_Required action_.
Go through the entries below line by line and tally those holding "odpovedí"; write only the tally.

_Saved entries_.
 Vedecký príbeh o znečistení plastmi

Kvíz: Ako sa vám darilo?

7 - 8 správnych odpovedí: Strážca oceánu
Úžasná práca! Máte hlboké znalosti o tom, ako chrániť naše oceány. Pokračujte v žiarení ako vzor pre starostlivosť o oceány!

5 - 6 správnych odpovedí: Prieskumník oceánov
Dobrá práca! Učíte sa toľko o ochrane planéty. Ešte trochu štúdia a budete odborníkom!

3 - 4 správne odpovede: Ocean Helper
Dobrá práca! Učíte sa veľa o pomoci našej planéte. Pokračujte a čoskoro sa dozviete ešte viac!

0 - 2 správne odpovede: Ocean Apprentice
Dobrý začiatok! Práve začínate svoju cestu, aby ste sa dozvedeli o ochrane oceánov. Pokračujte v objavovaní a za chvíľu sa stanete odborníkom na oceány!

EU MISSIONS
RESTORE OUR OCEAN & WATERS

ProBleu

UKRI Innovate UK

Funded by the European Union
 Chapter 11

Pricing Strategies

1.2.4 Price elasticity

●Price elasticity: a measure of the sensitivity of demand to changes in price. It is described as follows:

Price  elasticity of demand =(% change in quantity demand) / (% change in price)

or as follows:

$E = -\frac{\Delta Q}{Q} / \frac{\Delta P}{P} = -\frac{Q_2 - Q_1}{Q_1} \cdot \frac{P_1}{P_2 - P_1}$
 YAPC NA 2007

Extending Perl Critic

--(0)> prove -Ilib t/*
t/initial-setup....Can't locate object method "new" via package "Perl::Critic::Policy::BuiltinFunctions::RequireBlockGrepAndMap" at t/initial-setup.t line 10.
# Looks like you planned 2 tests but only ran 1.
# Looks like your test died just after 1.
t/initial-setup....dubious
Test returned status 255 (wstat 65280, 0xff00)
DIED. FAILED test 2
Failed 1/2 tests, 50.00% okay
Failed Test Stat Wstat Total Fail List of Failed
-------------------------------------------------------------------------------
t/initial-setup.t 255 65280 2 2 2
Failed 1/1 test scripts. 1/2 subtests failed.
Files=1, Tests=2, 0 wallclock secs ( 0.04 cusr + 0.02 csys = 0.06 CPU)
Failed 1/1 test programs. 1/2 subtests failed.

_Response below_.
2